Un criterio ontogenetico per definire i phyla animali
I diversi pattern di sviluppo embrionale forniscono un nuovo strumento per definire i diversi phyla animali
Un team internazionale di ricercatori dell’Istituto di Tecnologia Technion- Israel, in collaborazione con colleghi americani, australiani e tedeschi, ha studiato le fasi dello sviluppo di alcune specie animali, riscontrandone una particolare fase di variazione genetica comune, dimostrando i meccanismi che hanno contraddistinto la classificazione animale degli ultimi 300 anni, a partire dal modello proposto nel 1735 da Carlo Linneo. In pratica, potremmo essere di fronte a una ‘oggettiva’ definizione del concetto di phylum, introdotto nel Systema Naturae dal grande naturalista svedese, che è da sempre stato criticato in quanto ritenuto una suddivisione arbitraria della vita.

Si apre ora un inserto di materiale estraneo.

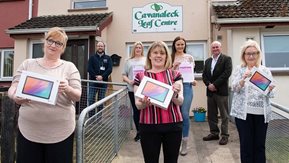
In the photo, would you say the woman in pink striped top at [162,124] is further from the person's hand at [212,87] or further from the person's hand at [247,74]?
the person's hand at [212,87]

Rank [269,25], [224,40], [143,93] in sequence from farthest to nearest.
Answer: [224,40], [269,25], [143,93]

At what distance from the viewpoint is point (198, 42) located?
10133 millimetres

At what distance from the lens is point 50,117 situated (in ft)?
9.51

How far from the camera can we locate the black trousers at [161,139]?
3.33m

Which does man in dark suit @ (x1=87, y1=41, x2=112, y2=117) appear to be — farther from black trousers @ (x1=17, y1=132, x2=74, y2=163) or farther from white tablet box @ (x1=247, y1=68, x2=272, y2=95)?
black trousers @ (x1=17, y1=132, x2=74, y2=163)

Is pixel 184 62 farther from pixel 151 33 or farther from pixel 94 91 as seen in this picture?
pixel 151 33

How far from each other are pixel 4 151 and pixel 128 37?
6780 mm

Lo studio, pubblicato da Nature, è stato svolto su specie animali attribuite a phyla diversi tramite l’applicazione di una tecnica estremamente sofisticata chiamata CEL-Seq. Tale metodo consente di monitorare l’attività di tutti i singoli geni contenuti nella cellula sottoposta all’analisi, per cui il gruppo di ricercatori ha potuto sfruttarne le potenzialità per esaminare i trascrittomi di 70 embrioni di 10 specie diverse. Gli animali appartenenti alle dieci specie in questione sono stati scelti appositamente per le loro differenze nell’organizzazione del piano corporeo (che, in pratica, definisce il loro phylum di appartenenza), con diversi cicli vitali e diversi sviluppi embrionali. Per ciascun phylum selezionato, il team ha poi delineato un profilo genetico partendo dalla fase di sviluppo iniziale fino a quella finale.
I risultati indicano che in tutti i phyla si osserva una straordinaria conservazione dei meccanismi di sviluppo, in quanto in tutte le specie l’ontogenesi comprende due diverse fasi che coinvolgono i medesimi moduli di espressione genica. Quello che invece cambia tra le specie è la fase intermedia dello sviluppo, che viene promossa da pathways di segnalazione e fattori di trascrizione ben diversi in differenti phylum. Sarebbe proprio questa fase intermedia dello sviluppo a determinare l’enorme variazione delle forme che oggi osserviamo e che, secondo gli autori, potrebbe finalmente fornire un criterio univoco per la definizione dei diversi phyla. Per mostrare i risultati ottenuti, il team ha proposto un metodo di rappresentazione dal nome “modello a clessidra”, nelle cui due estremità si trovano i pattern di espressione genica conservata, mentre in quella centrale tutte le differenze tra le specie analizzate.
Tuttavia, il team di ricercatori si pone una serie di interrogativi che per il momento non trovano risposta. In particolare, è possibile che tale variazione nei pattern di sviluppo possa essere esclusivo degli animali. Futuri studi dovranno determinare l’universalità del nuovo concetto di phylum animale proposto da questo studio: un gruppo di specie che condividono la medesima espressione genica nel corso della fase di intermedia di transizione durante lo sviluppo embrionale.
Riferimenti:
Michal Levin, Leon Anavy, Alison G. Cole, Eitan Winter, Natalia Mostov, Sally Khair, Naftalie Senderovich, Ekaterina Kovalev, David H. Silver, Martin Feder, Selene L. Fernandez-Valverde, Nagayasu Nakanishi, David Simmons, Oleg Simakov, Tomas Larsson, Shang-Yun Liu, Ayelet Jerafi-Vider, Karina Yaniv, Joseph F. Ryan, Mark Q. Martindale, Jochen C. Rink, Detlev Arendt, Sandie M. Degnan, Bernard M. Degnan, Tamar Hashimshony, Itai Yanai. The mid-developmental transition and the evolution of animal body plans. Nature, Published online: 17 February 2016.